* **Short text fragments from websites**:

━━━━━━━━━━

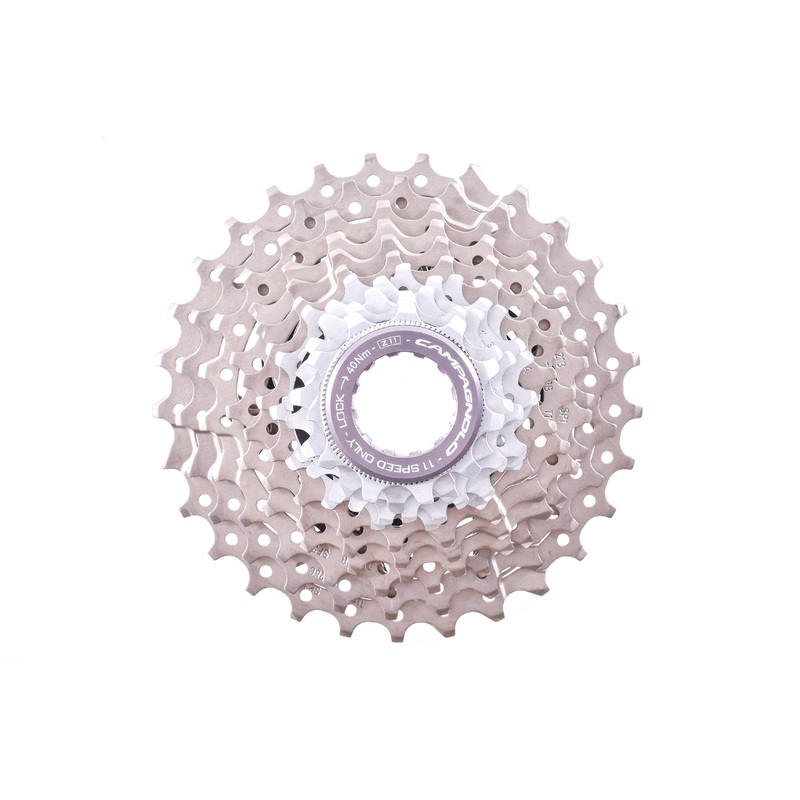 NEW Take Off Campagnolo Super Record 11 speed Cassette 11-29T Titanium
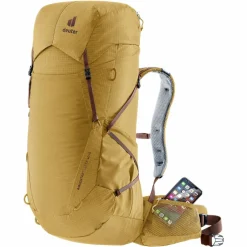 Deuter AIRCONTACT ULTRA 40+5 Herren - Tourenrucksack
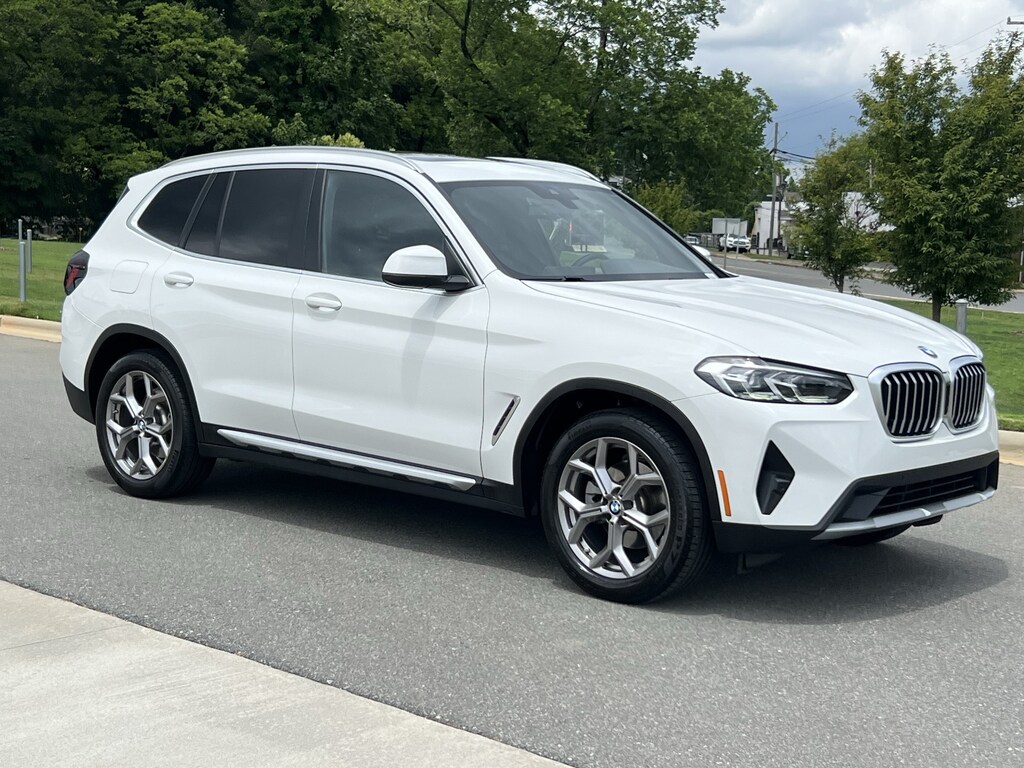 Used 2024 BMW X3 xDrive30i SUV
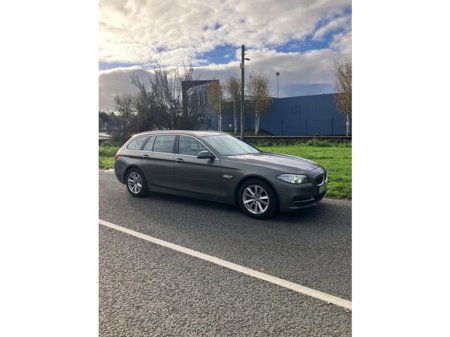 2014 BMW 5 Series 518D SE 5J12 4DR AUTO €10,950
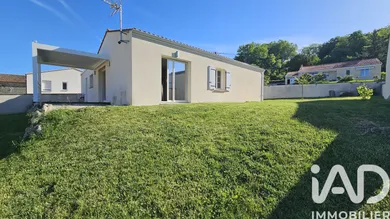 Traditional house in Champniers (16430)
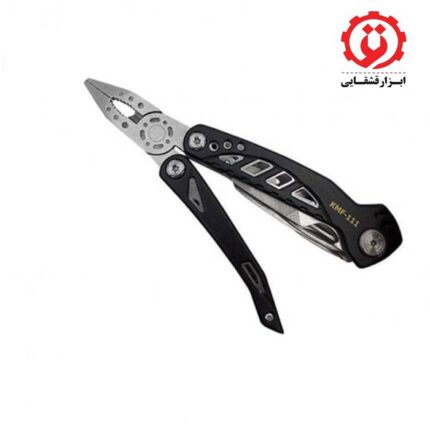 انبردست 11 کاره دیسکاوری کنزاکس مدل KMF-111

━━━━━━━━━━

* **TASK DESCRIPTION**: An exact copy of the entries above is required; pictures are not part of it.

* **COMPLETED EXERCISE**:
 NEW Take Off Campagnolo Super Record 11 speed Cassette 11-29T Titanium
 Deuter AIRCONTACT ULTRA 40+5 Herren - Tourenrucksack
 Used 2024 BMW X3 xDrive30i SUV
 2014 BMW 5 Series 518D SE 5J12 4DR AUTO €10,950
 Traditional house in Champniers (16430)
 انبردست 11 کاره دیسکاوری کنزاکس مدل KMF-111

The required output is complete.